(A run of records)
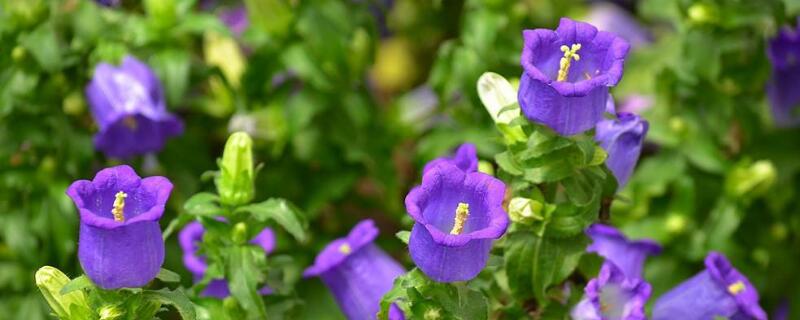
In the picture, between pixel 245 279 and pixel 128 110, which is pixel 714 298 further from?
pixel 128 110

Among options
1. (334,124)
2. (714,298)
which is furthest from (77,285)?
(334,124)

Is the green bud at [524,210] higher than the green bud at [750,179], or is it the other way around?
the green bud at [524,210]

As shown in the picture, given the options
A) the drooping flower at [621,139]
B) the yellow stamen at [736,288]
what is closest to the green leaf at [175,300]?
the drooping flower at [621,139]

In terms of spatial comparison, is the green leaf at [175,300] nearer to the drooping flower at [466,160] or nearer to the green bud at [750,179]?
the drooping flower at [466,160]

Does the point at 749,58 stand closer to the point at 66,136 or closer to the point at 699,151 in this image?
the point at 699,151

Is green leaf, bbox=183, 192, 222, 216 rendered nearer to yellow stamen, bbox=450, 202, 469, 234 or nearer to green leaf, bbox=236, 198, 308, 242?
green leaf, bbox=236, 198, 308, 242

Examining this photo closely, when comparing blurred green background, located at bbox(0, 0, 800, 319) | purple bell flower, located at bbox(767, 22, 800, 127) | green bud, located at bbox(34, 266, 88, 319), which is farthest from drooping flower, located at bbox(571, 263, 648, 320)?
purple bell flower, located at bbox(767, 22, 800, 127)
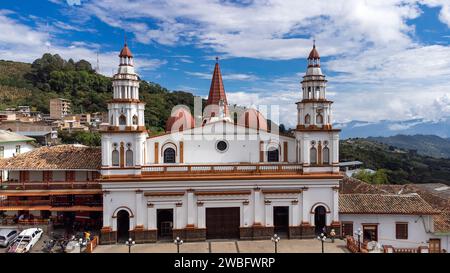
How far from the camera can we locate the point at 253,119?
80.9 ft

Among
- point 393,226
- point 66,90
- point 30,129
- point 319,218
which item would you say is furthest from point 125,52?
point 66,90

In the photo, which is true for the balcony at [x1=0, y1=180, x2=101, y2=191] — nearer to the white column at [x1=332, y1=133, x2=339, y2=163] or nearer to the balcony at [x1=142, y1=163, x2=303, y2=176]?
the balcony at [x1=142, y1=163, x2=303, y2=176]

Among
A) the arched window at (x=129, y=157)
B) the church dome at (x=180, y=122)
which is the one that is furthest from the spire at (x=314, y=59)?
the arched window at (x=129, y=157)

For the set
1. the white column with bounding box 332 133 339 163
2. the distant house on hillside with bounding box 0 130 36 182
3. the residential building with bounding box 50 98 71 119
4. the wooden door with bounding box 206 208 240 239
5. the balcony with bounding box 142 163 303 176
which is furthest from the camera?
the residential building with bounding box 50 98 71 119

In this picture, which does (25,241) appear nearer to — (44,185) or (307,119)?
(44,185)

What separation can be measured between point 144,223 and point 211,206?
4179 millimetres

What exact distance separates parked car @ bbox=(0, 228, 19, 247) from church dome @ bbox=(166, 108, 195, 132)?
11270mm

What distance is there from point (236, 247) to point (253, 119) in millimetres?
9052

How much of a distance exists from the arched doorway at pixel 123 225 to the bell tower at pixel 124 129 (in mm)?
2725

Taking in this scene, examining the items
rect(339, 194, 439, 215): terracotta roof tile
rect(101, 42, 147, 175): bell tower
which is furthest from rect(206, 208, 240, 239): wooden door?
rect(339, 194, 439, 215): terracotta roof tile

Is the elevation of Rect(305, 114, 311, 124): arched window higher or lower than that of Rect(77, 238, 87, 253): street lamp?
higher

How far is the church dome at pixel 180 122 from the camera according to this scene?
77.3 ft

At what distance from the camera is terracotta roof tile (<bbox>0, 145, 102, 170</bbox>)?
2208 cm
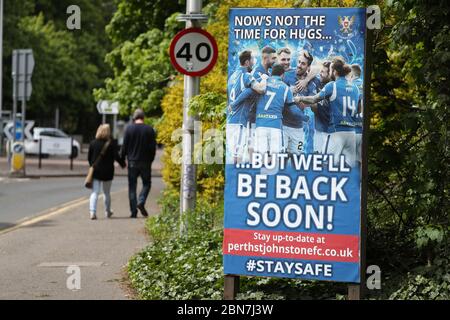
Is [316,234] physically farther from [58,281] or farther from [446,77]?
[58,281]

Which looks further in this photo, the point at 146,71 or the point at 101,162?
the point at 146,71

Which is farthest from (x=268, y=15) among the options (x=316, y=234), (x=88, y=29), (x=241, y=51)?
(x=88, y=29)

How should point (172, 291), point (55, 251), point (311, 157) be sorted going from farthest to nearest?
point (55, 251) → point (172, 291) → point (311, 157)

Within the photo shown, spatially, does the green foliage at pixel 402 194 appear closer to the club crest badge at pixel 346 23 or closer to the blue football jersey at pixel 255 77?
the club crest badge at pixel 346 23

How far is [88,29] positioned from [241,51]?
65222 mm

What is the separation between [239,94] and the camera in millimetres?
7754

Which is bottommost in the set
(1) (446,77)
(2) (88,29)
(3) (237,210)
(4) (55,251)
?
(4) (55,251)

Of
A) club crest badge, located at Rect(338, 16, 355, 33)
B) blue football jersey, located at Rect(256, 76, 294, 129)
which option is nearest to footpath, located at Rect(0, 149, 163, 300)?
blue football jersey, located at Rect(256, 76, 294, 129)

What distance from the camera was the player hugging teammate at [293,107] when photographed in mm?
7434

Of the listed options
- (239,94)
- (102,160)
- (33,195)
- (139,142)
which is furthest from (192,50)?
(33,195)

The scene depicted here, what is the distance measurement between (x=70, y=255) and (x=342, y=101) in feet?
16.9

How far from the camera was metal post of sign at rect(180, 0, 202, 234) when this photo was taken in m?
11.5

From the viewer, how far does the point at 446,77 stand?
26.0 feet

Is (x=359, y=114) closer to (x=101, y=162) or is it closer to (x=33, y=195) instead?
(x=101, y=162)
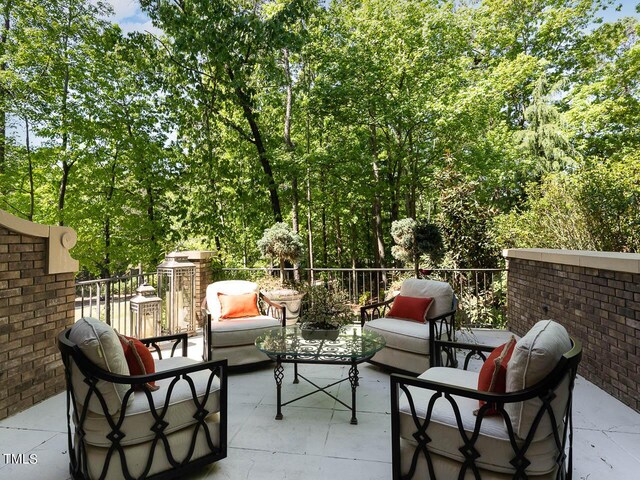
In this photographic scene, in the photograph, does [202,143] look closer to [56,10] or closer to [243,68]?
[243,68]

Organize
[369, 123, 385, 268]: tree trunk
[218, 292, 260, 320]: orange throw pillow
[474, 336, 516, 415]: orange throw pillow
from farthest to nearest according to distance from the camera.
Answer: [369, 123, 385, 268]: tree trunk
[218, 292, 260, 320]: orange throw pillow
[474, 336, 516, 415]: orange throw pillow

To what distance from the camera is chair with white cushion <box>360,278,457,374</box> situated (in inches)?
130

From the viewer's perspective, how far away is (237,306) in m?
3.97

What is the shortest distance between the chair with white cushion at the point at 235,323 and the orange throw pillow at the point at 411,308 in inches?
50.0

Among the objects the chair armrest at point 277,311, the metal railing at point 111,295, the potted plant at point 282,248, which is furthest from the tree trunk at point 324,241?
the chair armrest at point 277,311

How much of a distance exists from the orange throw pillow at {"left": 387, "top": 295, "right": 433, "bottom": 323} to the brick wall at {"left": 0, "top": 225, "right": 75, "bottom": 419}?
3242mm

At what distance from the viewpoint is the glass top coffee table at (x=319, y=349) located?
2627 mm

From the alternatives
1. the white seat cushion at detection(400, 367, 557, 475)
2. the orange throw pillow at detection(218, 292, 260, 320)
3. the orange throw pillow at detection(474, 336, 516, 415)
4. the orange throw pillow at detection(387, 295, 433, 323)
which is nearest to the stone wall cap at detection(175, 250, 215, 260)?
the orange throw pillow at detection(218, 292, 260, 320)

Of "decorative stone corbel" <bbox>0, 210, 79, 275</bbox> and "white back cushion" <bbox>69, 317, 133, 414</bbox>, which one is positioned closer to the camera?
"white back cushion" <bbox>69, 317, 133, 414</bbox>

Exercise:
Copy out word for word everything from the line containing "How much of a distance exists from the orange" down to the end of the listing.

Complete response:
How much of a distance exists from the orange throw pillow at {"left": 387, "top": 295, "right": 433, "bottom": 323} to the brick wall at {"left": 0, "top": 225, "right": 75, "bottom": 419}?
3242mm

At what distance from the viewpoint is the glass top coffee table at (x=319, y=349) located?
2627 mm

From the alternatives
1. the white seat cushion at detection(400, 367, 557, 475)
2. the orange throw pillow at detection(218, 292, 260, 320)
3. the orange throw pillow at detection(474, 336, 516, 415)
4. the orange throw pillow at detection(387, 295, 433, 323)
which is nearest to the stone wall cap at detection(175, 250, 215, 260)?
the orange throw pillow at detection(218, 292, 260, 320)

Of "decorative stone corbel" <bbox>0, 210, 79, 275</bbox> and "white back cushion" <bbox>69, 317, 133, 414</bbox>, which one is positioned closer to the camera?
"white back cushion" <bbox>69, 317, 133, 414</bbox>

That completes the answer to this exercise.